A Cry for Justice: Daniel Rudd and His Life in Black Catholicism, Journalism, and Activism, 1854-1933
Gary B. Agee
A Cry for Justice: Daniel Rudd and His Life in Black Catholicism, Journalism, and Activism, 1854-1933
Gary B. Agee
Daniel A. Rudd, born a slave in Bardstown, Kentucky, grew up to achieve much in the years following the Civil War. His Catholic faith, passion for activism, and talent for writing led him to increasingly influential positions in many places. One of his important early accomplishments was the publication of the American Catholic Tribune, which Rudd referred to as
the only Catholic journal owned and published by colored men.
At its zenith, the Tribune, run out of Detroit and Cincinnati, where Rudd lived, had ten thousand subscribers, making it one of the most successful black newspapers in the country. Rudd was also active in the leadership of the Afro-American Press Association, and he was a founding member of the Catholic Press Association.
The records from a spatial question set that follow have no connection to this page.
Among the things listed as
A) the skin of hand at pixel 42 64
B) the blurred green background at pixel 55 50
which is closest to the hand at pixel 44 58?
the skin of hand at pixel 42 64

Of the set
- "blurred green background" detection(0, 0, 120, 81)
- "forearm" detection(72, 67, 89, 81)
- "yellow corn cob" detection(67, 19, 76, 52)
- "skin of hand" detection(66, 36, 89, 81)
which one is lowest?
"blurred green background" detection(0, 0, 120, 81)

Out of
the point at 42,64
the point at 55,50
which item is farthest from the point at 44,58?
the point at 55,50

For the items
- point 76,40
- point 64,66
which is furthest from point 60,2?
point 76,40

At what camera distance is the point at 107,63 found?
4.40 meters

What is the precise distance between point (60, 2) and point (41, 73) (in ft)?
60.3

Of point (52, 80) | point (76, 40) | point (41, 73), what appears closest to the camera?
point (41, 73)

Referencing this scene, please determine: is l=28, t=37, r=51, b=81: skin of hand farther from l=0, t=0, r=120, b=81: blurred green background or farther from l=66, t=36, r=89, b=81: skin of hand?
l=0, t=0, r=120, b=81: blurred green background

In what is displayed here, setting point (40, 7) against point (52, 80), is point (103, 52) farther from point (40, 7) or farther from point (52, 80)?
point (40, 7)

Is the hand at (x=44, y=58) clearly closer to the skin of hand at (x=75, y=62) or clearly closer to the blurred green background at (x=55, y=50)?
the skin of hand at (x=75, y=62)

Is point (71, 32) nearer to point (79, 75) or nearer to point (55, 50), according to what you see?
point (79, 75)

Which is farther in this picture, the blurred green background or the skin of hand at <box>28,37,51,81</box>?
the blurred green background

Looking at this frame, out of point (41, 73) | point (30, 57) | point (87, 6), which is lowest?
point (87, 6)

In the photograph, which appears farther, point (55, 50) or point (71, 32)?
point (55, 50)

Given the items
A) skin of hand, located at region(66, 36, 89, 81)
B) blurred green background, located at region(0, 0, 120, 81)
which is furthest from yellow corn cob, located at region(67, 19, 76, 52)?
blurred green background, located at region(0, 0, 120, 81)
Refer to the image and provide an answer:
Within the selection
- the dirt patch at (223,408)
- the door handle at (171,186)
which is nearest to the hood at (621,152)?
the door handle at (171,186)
By 1889, Rudd was one of the nation’s best-known black Catholics. His work was endorsed by a number of high-ranking church officials in
Europe as well as in the United States, and he was one of the founders of the Lay Catholic Congress movement. Later, his travels took him to Bolivar County, Mississippi, and eventually on to Forrest City, Arkansas, where he worked for the well-known black farmer and businessperson, Scott Bond, and eventually co-wrote Bond’s biography.